▸ What is asked: Can you recast the material below as a numbered list, one line per item, leaving out every blank line?

___ Provided information ___

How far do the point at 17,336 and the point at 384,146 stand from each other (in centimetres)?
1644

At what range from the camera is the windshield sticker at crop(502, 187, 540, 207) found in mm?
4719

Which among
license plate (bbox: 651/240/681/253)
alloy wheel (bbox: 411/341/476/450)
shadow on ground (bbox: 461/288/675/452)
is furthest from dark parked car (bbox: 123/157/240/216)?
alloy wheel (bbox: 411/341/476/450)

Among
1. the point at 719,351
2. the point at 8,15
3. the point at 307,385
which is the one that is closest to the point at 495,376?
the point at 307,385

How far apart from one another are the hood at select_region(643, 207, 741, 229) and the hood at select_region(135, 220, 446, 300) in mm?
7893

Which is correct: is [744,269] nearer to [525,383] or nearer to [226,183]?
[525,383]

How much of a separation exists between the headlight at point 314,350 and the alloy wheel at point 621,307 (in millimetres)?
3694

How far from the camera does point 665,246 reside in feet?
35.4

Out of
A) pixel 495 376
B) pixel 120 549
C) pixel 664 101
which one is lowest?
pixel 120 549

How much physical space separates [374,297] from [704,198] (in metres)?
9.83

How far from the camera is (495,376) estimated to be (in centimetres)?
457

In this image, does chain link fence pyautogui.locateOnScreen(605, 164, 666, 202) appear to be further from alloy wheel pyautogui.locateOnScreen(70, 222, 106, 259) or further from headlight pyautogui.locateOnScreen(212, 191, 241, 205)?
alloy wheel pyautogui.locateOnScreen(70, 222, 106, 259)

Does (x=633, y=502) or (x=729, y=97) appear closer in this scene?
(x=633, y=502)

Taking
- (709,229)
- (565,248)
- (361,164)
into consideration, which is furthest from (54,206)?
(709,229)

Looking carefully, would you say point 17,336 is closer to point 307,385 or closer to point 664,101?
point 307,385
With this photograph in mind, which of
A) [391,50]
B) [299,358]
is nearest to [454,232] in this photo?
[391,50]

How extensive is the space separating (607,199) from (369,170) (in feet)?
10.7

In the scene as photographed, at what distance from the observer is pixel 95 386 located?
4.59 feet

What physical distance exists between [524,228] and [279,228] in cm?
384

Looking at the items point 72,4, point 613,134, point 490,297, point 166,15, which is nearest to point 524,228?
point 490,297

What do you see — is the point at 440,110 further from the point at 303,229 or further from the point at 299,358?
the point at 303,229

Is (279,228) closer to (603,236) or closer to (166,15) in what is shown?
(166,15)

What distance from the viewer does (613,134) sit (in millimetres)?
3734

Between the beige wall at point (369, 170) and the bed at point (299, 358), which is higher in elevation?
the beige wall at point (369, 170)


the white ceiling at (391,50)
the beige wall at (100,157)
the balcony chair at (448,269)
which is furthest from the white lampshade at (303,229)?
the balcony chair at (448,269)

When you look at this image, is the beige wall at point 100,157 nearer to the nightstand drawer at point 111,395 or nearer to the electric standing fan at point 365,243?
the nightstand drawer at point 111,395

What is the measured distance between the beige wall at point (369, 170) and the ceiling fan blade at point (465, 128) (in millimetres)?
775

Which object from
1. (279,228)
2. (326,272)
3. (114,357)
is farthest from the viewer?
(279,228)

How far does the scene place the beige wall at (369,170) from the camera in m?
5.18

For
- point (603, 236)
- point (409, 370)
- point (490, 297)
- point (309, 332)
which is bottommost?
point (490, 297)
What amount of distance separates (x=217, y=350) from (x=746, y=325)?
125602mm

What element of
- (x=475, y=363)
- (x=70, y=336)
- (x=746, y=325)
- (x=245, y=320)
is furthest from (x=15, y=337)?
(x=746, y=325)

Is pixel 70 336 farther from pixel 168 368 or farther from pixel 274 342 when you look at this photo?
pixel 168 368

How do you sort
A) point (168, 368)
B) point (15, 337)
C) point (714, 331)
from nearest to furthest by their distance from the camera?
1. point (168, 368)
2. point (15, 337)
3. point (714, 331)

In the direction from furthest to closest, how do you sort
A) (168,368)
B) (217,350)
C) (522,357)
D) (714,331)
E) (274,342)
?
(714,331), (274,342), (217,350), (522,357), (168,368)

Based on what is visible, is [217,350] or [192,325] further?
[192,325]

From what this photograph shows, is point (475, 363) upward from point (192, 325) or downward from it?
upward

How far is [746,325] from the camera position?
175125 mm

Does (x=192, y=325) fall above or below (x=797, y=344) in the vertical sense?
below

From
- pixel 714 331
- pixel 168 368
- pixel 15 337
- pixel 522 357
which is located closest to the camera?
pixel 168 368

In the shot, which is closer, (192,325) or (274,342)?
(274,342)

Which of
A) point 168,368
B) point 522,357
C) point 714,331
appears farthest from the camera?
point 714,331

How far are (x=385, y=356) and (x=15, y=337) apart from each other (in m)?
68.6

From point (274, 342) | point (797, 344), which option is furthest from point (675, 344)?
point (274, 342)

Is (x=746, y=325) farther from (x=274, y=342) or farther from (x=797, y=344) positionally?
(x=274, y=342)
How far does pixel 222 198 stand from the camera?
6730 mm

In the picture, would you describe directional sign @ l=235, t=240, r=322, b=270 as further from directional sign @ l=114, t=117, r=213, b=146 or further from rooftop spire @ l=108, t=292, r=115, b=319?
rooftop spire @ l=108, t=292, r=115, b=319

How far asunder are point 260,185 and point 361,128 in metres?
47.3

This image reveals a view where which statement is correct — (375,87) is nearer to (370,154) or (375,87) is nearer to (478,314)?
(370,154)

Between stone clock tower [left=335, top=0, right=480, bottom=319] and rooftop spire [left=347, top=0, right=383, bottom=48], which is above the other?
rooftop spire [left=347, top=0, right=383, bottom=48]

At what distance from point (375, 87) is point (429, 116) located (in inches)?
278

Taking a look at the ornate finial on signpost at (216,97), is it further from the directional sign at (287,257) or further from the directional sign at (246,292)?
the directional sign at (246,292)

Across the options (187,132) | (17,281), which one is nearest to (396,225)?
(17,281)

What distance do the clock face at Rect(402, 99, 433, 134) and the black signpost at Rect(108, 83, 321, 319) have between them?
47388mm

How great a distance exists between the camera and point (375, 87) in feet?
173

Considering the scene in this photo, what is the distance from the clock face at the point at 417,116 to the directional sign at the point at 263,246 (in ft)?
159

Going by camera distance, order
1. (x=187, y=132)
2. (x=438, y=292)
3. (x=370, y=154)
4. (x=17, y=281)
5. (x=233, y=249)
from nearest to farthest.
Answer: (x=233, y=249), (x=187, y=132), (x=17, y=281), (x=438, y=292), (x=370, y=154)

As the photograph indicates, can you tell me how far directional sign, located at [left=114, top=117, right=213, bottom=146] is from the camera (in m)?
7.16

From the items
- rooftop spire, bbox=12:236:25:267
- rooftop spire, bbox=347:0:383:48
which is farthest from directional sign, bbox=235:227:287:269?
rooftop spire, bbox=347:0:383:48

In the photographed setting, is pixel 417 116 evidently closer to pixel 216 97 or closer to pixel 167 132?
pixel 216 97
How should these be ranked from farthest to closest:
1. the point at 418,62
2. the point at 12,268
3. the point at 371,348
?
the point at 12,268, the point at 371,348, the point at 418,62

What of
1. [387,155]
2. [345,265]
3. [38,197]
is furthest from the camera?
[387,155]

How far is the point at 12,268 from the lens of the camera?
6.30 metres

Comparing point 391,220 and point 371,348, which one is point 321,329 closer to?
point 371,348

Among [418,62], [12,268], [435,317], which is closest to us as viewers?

___

▸ Output for this task:
1. How far do the point at 17,336 and the point at 384,146 stand from each other (in centimetres)?
2. 1644
3. At what range from the camera is the windshield sticker at crop(502, 187, 540, 207) found in mm?
4. 4719
5. Which among
6. license plate (bbox: 651/240/681/253)
7. alloy wheel (bbox: 411/341/476/450)
8. shadow on ground (bbox: 461/288/675/452)
9. is furthest from dark parked car (bbox: 123/157/240/216)?
10. alloy wheel (bbox: 411/341/476/450)
11. Among
12. 1. the point at 719,351
13. 2. the point at 8,15
14. 3. the point at 307,385
15. which is the one that is closest to the point at 495,376?
16. the point at 307,385
17. How far apart from one another are the hood at select_region(643, 207, 741, 229) and the hood at select_region(135, 220, 446, 300) in mm?
18. 7893
19. Which is correct: is [744,269] nearer to [525,383] or nearer to [226,183]?
20. [525,383]
21. How much of a separation exists between the headlight at point 314,350 and the alloy wheel at point 621,307 (in millimetres)?
22. 3694
23. How far from the camera does point 665,246 reside in feet?
24. 35.4
25. Out of
26. A) pixel 495 376
27. B) pixel 120 549
28. C) pixel 664 101
29. which one is lowest?
30. pixel 120 549
31. How much physical space separates [374,297] from [704,198] (in metres)?
32. 9.83
33. How far from the camera is (495,376) estimated to be (in centimetres)?
34. 457
35. In this image, does chain link fence pyautogui.locateOnScreen(605, 164, 666, 202) appear to be further from alloy wheel pyautogui.locateOnScreen(70, 222, 106, 259) or further from headlight pyautogui.locateOnScreen(212, 191, 241, 205)?
36. alloy wheel pyautogui.locateOnScreen(70, 222, 106, 259)
37. Does (x=633, y=502) or (x=729, y=97) appear closer in this scene?
38. (x=633, y=502)
39. Taking
40. - (709,229)
41. - (565,248)
42. - (361,164)
43. into consideration, which is furthest from (54,206)?
44. (709,229)
45. Looking carefully, would you say point 17,336 is closer to point 307,385 or closer to point 664,101?
46. point 307,385
47. With this photograph in mind, which of
48. A) [391,50]
49. B) [299,358]
50. is nearest to [454,232] in this photo?
51. [391,50]
52. How extensive is the space separating (607,199) from (369,170) (in feet)?
53. 10.7
54. In the scene as photographed, at what distance from the observer is pixel 95 386 located?
55. 4.59 feet
56. What physical distance exists between [524,228] and [279,228] in cm?
57. 384
58. Looking at the items point 72,4, point 613,134, point 490,297, point 166,15, which is nearest to point 524,228?
59. point 490,297
60. What do you see — is the point at 440,110 further from the point at 303,229 or further from the point at 299,358?
61. the point at 303,229
62. Is (279,228) closer to (603,236) or closer to (166,15) in what is shown?
63. (166,15)
64. What distance from the viewer does (613,134) sit (in millimetres)?
65. 3734
66. Between the beige wall at point (369, 170) and the bed at point (299, 358), which is higher in elevation?
67. the beige wall at point (369, 170)
68. the white ceiling at (391,50)
69. the beige wall at (100,157)
70. the balcony chair at (448,269)
71. which is furthest from the white lampshade at (303,229)?
72. the balcony chair at (448,269)
73. When you look at this image, is the beige wall at point 100,157 nearer to the nightstand drawer at point 111,395 or nearer to the electric standing fan at point 365,243?
74. the nightstand drawer at point 111,395
75. What is the measured distance between the beige wall at point (369, 170) and the ceiling fan blade at point (465, 128) (in millimetres)?
76. 775
77. Which object from
78. 1. (279,228)
79. 2. (326,272)
80. 3. (114,357)
81. is farthest from the viewer?
82. (279,228)
83. How far does the scene place the beige wall at (369,170) from the camera in m?
84. 5.18
85. For
86. - point (603, 236)
87. - point (409, 370)
88. - point (490, 297)
89. - point (309, 332)
90. which is bottommost?
91. point (490, 297)
92. What amount of distance separates (x=217, y=350) from (x=746, y=325)?
93. 125602mm
94. What element of
95. - (x=475, y=363)
96. - (x=70, y=336)
97. - (x=746, y=325)
98. - (x=245, y=320)
99. is furthest from (x=15, y=337)?
100. (x=746, y=325)
101. Is pixel 70 336 farther from pixel 168 368 or farther from pixel 274 342 when you look at this photo?
102. pixel 168 368
103. How do you sort
104. A) point (168, 368)
105. B) point (15, 337)
106. C) point (714, 331)
107. from nearest to furthest by their distance from the camera?
108. 1. point (168, 368)
109. 2. point (15, 337)
110. 3. point (714, 331)
111. In the direction from furthest to closest, how do you sort
112. A) (168,368)
113. B) (217,350)
114. C) (522,357)
115. D) (714,331)
116. E) (274,342)
117. ?
118. (714,331), (274,342), (217,350), (522,357), (168,368)
119. Based on what is visible, is [217,350] or [192,325] further?
120. [192,325]
121. From what this photograph shows, is point (475, 363) upward from point (192, 325) or downward from it?
122. upward
123. How far is [746,325] from the camera position?
124. 175125 mm
125. Does (x=192, y=325) fall above or below (x=797, y=344) in the vertical sense?
126. below
127. From
128. - pixel 714 331
129. - pixel 168 368
130. - pixel 15 337
131. - pixel 522 357
132. which is located closest to the camera?
133. pixel 168 368
134. In the shot, which is closer, (192,325) or (274,342)?
135. (274,342)
136. Which of
137. A) point 168,368
138. B) point 522,357
139. C) point 714,331
140. appears farthest from the camera?
141. point 714,331
142. How far are (x=385, y=356) and (x=15, y=337) apart from each other (in m)?
143. 68.6
144. From point (274, 342) | point (797, 344), which option is furthest from point (675, 344)?
145. point (274, 342)
146. Is (x=746, y=325) farther from (x=274, y=342) or farther from (x=797, y=344) positionally?
147. (x=274, y=342)
148. How far does pixel 222 198 stand from the camera?
149. 6730 mm
150. In the picture, would you describe directional sign @ l=235, t=240, r=322, b=270 as further from directional sign @ l=114, t=117, r=213, b=146 or further from rooftop spire @ l=108, t=292, r=115, b=319?
151. rooftop spire @ l=108, t=292, r=115, b=319
152. How far asunder are point 260,185 and point 361,128 in metres?
153. 47.3
154. This image reveals a view where which statement is correct — (375,87) is nearer to (370,154) or (375,87) is nearer to (478,314)?
155. (370,154)
156. Between stone clock tower [left=335, top=0, right=480, bottom=319] and rooftop spire [left=347, top=0, right=383, bottom=48], which is above the other?
157. rooftop spire [left=347, top=0, right=383, bottom=48]
158. At what distance from point (375, 87) is point (429, 116) located (in inches)?
159. 278
160. Taking a look at the ornate finial on signpost at (216,97), is it further from the directional sign at (287,257) or further from the directional sign at (246,292)?
161. the directional sign at (246,292)
162. Across the options (187,132) | (17,281), which one is nearest to (396,225)?
163. (17,281)
164. What distance do the clock face at Rect(402, 99, 433, 134) and the black signpost at Rect(108, 83, 321, 319) have between them?
165. 47388mm
166. How great a distance exists between the camera and point (375, 87) in feet?
167. 173
168. Considering the scene in this photo, what is the distance from the clock face at the point at 417,116 to the directional sign at the point at 263,246 (in ft)?
169. 159
170. Going by camera distance, order
171. 1. (x=187, y=132)
172. 2. (x=438, y=292)
173. 3. (x=370, y=154)
174. 4. (x=17, y=281)
175. 5. (x=233, y=249)
176. from nearest to farthest.
177. Answer: (x=233, y=249), (x=187, y=132), (x=17, y=281), (x=438, y=292), (x=370, y=154)
178. As the photograph indicates, can you tell me how far directional sign, located at [left=114, top=117, right=213, bottom=146] is from the camera (in m)?
179. 7.16
180. From the items
181. - rooftop spire, bbox=12:236:25:267
182. - rooftop spire, bbox=347:0:383:48
183. which is farthest from directional sign, bbox=235:227:287:269?
184. rooftop spire, bbox=347:0:383:48
185. In the photographed setting, is pixel 417 116 evidently closer to pixel 216 97 or closer to pixel 167 132?
186. pixel 216 97
187. How should these be ranked from farthest to closest:
188. 1. the point at 418,62
189. 2. the point at 12,268
190. 3. the point at 371,348
191. ?
192. the point at 12,268, the point at 371,348, the point at 418,62
193. What of
194. 1. [387,155]
195. 2. [345,265]
196. 3. [38,197]
197. is furthest from the camera?
198. [387,155]
199. How far is the point at 12,268 from the lens of the camera?
200. 6.30 metres
201. Comparing point 391,220 and point 371,348, which one is point 321,329 closer to?
202. point 371,348
203. Among [418,62], [12,268], [435,317], which is closest to us as viewers?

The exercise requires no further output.